In today’s News:
Planned Parenthood gets a license
Missouri’s health department yesterday issued another license to the state’s only abortion clinic following a year-long legal battle over whether the St. Louis Planned Parenthood Center could stay open. The Department of Health and Senior Services last year declined to renew the clinic’s license, which meant the clinic wouldn’t have been allowed to provide abortions. Planned Parenthood sued. After a year-long legal battle, the state’s administrative hearing commission ruled in may that the health department was wrong not to renew the clinic’s license. The health department, which is represented by the state Attorney General’s office, hasn’t indicated if it will appeal the administrative hearing commission ruling. Monday is the deadline to appeal.
Online courses offered to pastors, church workers
Concordia Seminary, St. Louis is partnering with Concordia University Wisc., For the first time to offer two online continuing education courses for pastors, one in the fall and one in the spring. The courses are especially appropriate for ordained pastors, commissioned church workers and lay leaders. The courses are fully online. Each course features six modules over six weeks, with video lectures, optional readings, recommended assignments and peer discussion activities. The opening and closing sessions will be held live online and will be recorded for later viewing. All other sessions will be fully asynchronous, meaning they can be completed at any time during the run of each course.

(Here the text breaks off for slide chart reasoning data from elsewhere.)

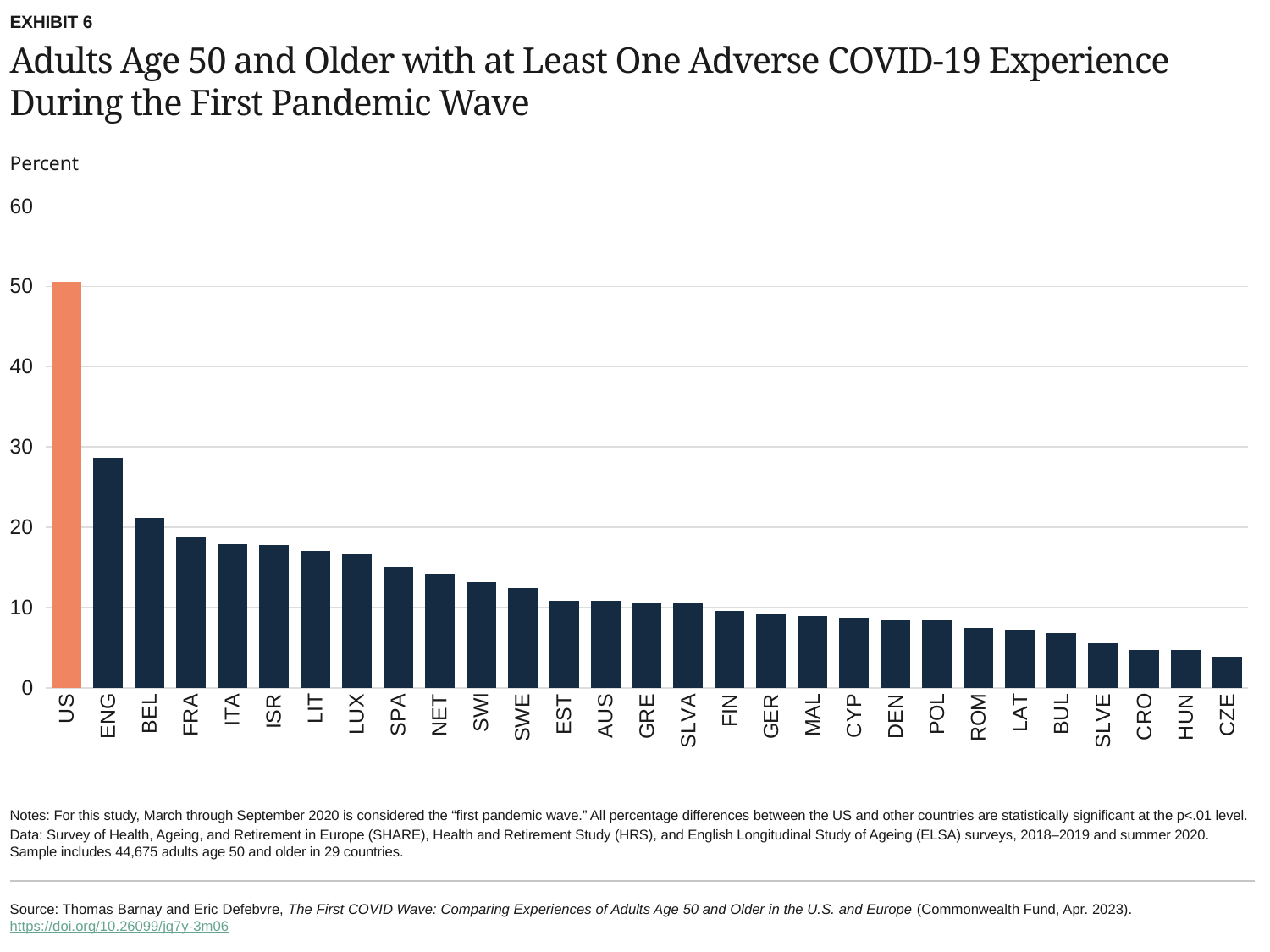
Is the value for SWE greater or less than 10? greater Is the value for ENG greater or less than 30? less Which country has the lowest percentage in the chart? CZE Do the values rise or fall moving from left to right along the x axis? fall Which has a larger value, ENG or BEL? ENG Is the value for US greater or less than 40? greater Which country has the highest percentage of adults age 50 and older with at least one adverse COVID-19 experience? US How many countries are shown on the x axis of the chart? 29 Which bar is shown in a different colour (orange) from the rest? US What kind of chart is shown on the slide? bar chart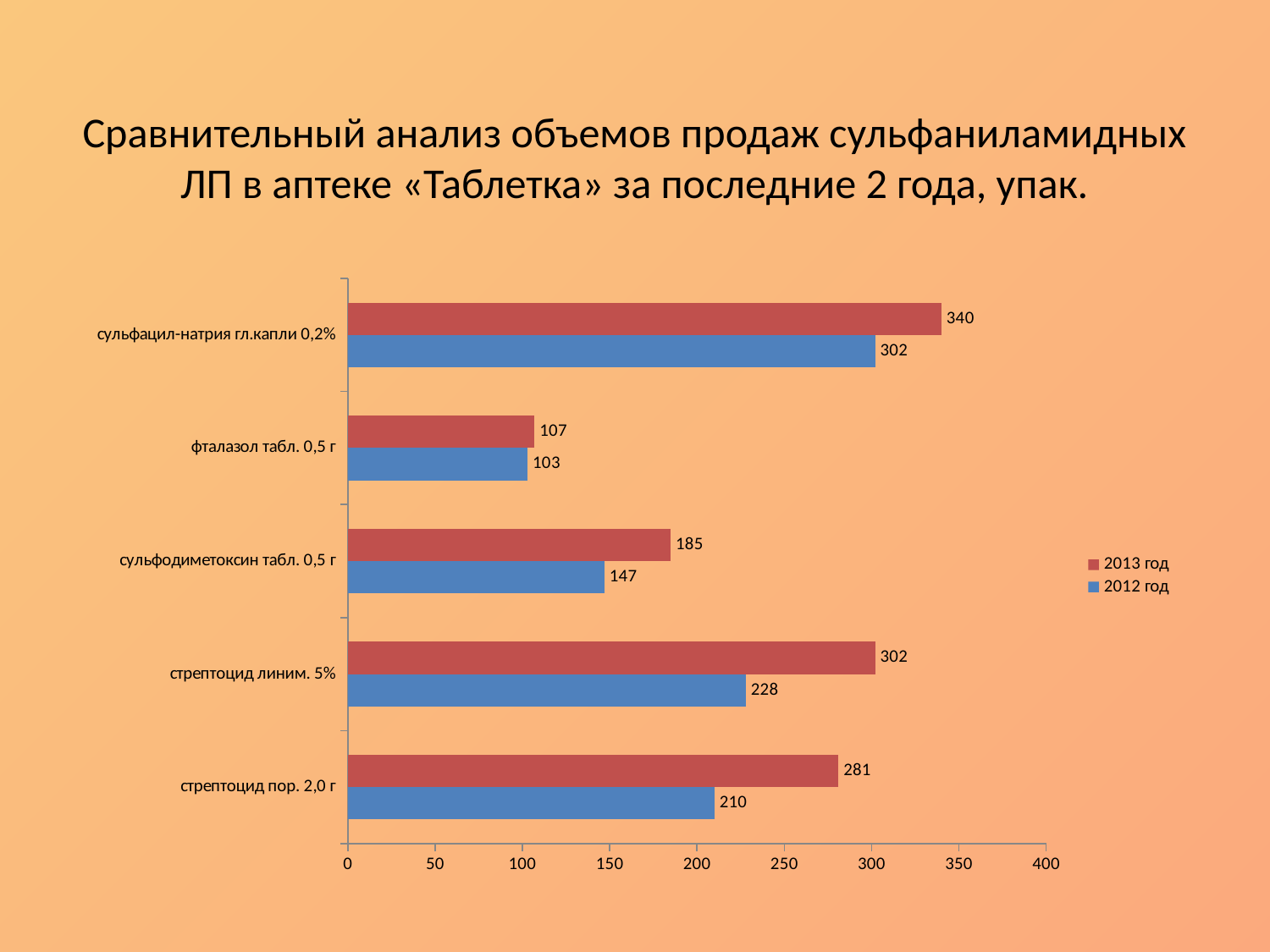
How many series does the legend list? 2 What is the difference between the 2013 год and 2012 год values for стрептоцид линим. 5%? 74 What was the 2013 год value for сульфацил-натрия гл.капли 0,2%? 340 What was the 2012 год value for стрептоцид пор. 2,0 г? 210 Which is larger for фталазол табл. 0,5 г: the 2013 год value or the 2012 год value? 2013 год Which category has the lowest 2012 год value? фталазол табл. 0,5 г How many categories (drugs) are shown on the chart? 5 What kind of chart is shown on the slide? bar chart Which category has the highest 2013 год value? сульфацил-натрия гл.капли 0,2% Is the 2013 год value for стрептоцид пор. 2,0 г greater or less than 250? greater Which colour represents 2012 год in the chart? blue What was the 2012 год value for сульфодиметоксин табл. 0,5 г? 147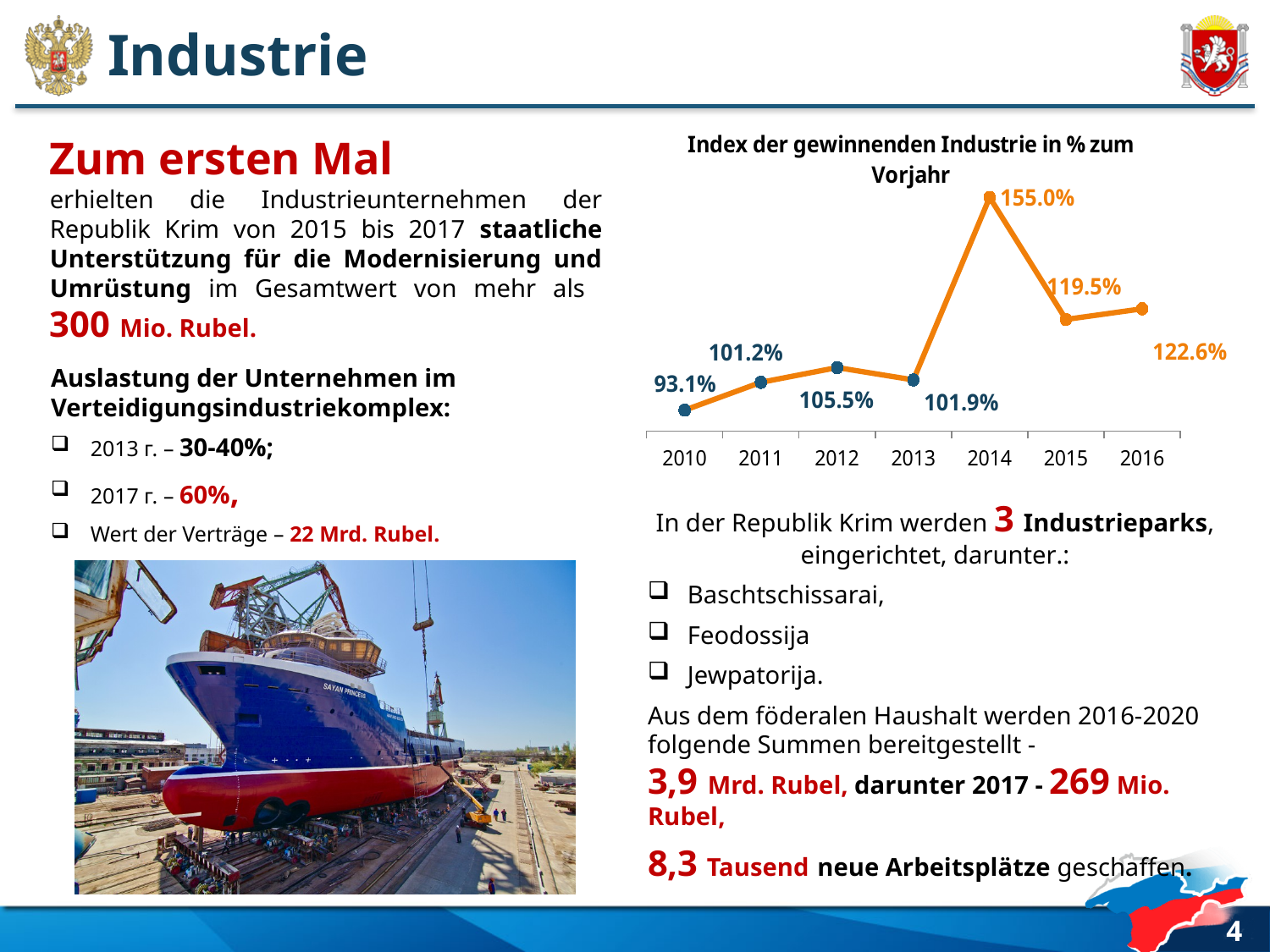
Which is larger, the value for 2013 or the value for 2011? 2013 How many years are plotted in the chart? 7 Which year has the highest value in the chart? 2014 What is the difference between the values for 2014 and 2015? 35.5% What is the value for 2012 in the chart? 105.5% What is the value for 2010 in the chart? 93.1% What is the value for 2014 in the chart? 155.0% Which year has the lowest value in the chart? 2010 What is the value for 2016 in the chart? 122.6% What is the title of the chart? Index der gewinnenden Industrie in % zum Vorjahr Does the value rise or fall from 2014 to 2015? fall What type of chart is shown on the slide? line chart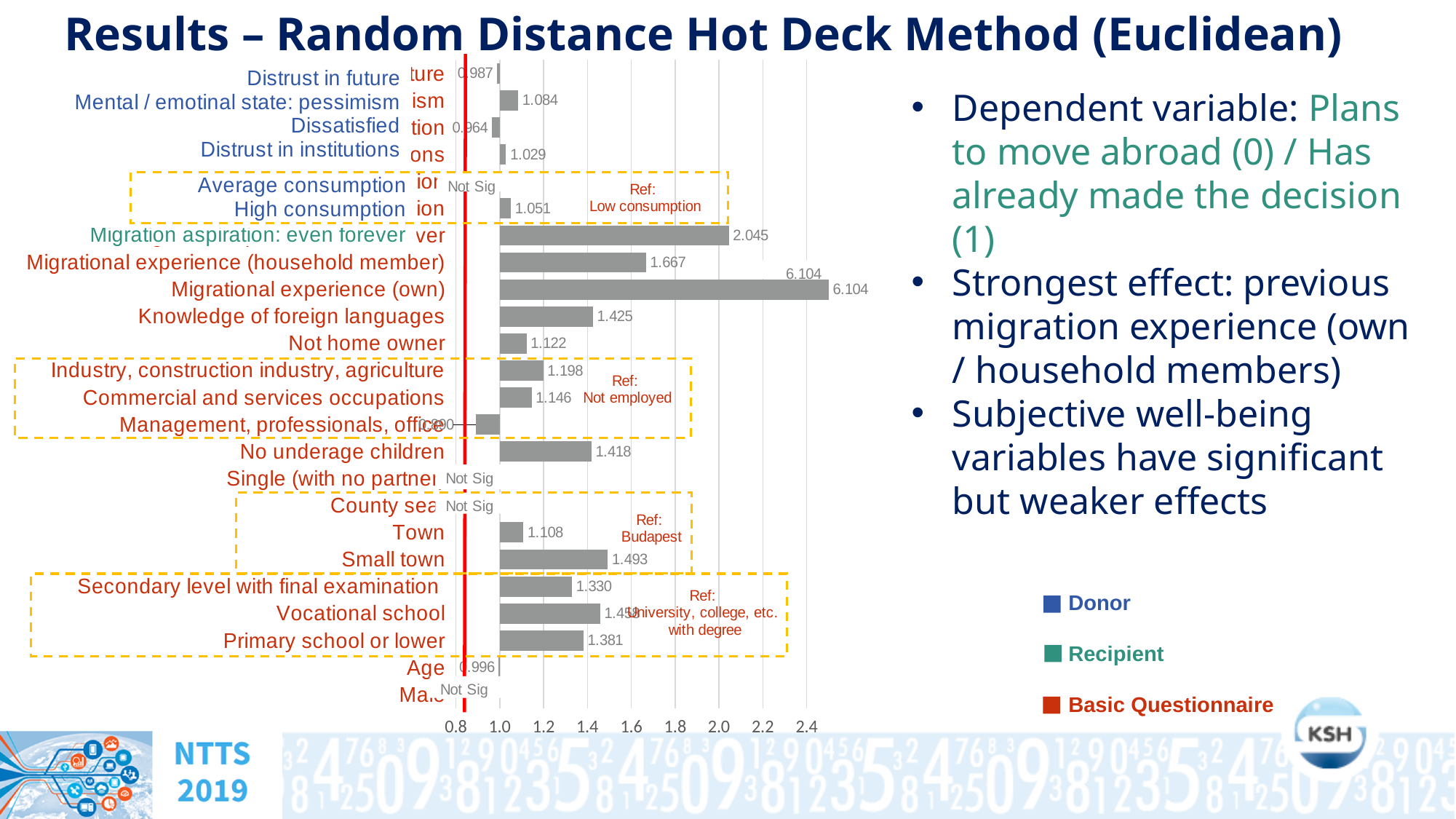
What is the value shown for Small town? 1.493 Which has the larger value, Town or Small town? Small town What is the value shown for Knowledge of foreign languages? 1.425 What is the value shown for Migrational experience (own)? 6.104 What kind of chart is shown on the slide? Bar chart What is the value shown for Age? 0.996 What is the value shown for Not home owner? 1.122 How many entries does the legend list? 3 Which category has the highest value in the chart? Migrational experience (own) What is the reference category for the occupation group (Industry, Commercial, Management)? Not employed What is the difference between the values for Migration aspiration: even forever and Migrational experience (household member)? 0.378 What is the difference between the values for Primary school or lower and Secondary level with final examination? 0.051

Faith-based adoption groups gain support
President Donald Trump signed an executive order on Wednesday to bolster the federal government’s work with community and faith-based groups in adoption and foster care. According to the Department of Health and Human Services, the order will encourage better partnerships between states and faith-based and community organizations in adoption and foster care, help publicize best practices, and states and local authorities to recruit more foster and adoptive families. The executive order comes ahead of a Supreme Court case involving Catholic Social Services in Philadelphia. In 2018, the city stopped referrals of foster children with the organization due to its faith-based stance on marriage. The case has been scheduled for the Supreme Court’s fall 2020 term.
Senator opposes the ‘Equality Act’
Missouri Sen. Josh Hawley said on Wednesday that he opposes the unamended Equality Act, which passed the Democrat-controlled House last year, because, among other things, “It would force people of faith, doctors, others to perform abortions.” The equality acts says an official summary that it, “prohibits discrimination based on sex, sexual orientation, and gender identity in a wide variety of areas including public accommodations and facilities, education, federal funding, employment, housing, credit, and the jury system. Specifically, the bill defines and includes sex, sexual orientation, and gender identity among the prohibited categories of discrimination or segregation. The bill prohibits an individual from being denied access to a shared facility, including a restroom, a locker room, and a dressing room, that is in accordance with the individual’s gender identity,” says the summary. The bill also “prohibits the Religious Freedom Restoration Act of 1993 from providing a claim, defense, or basis for challenging such protections.”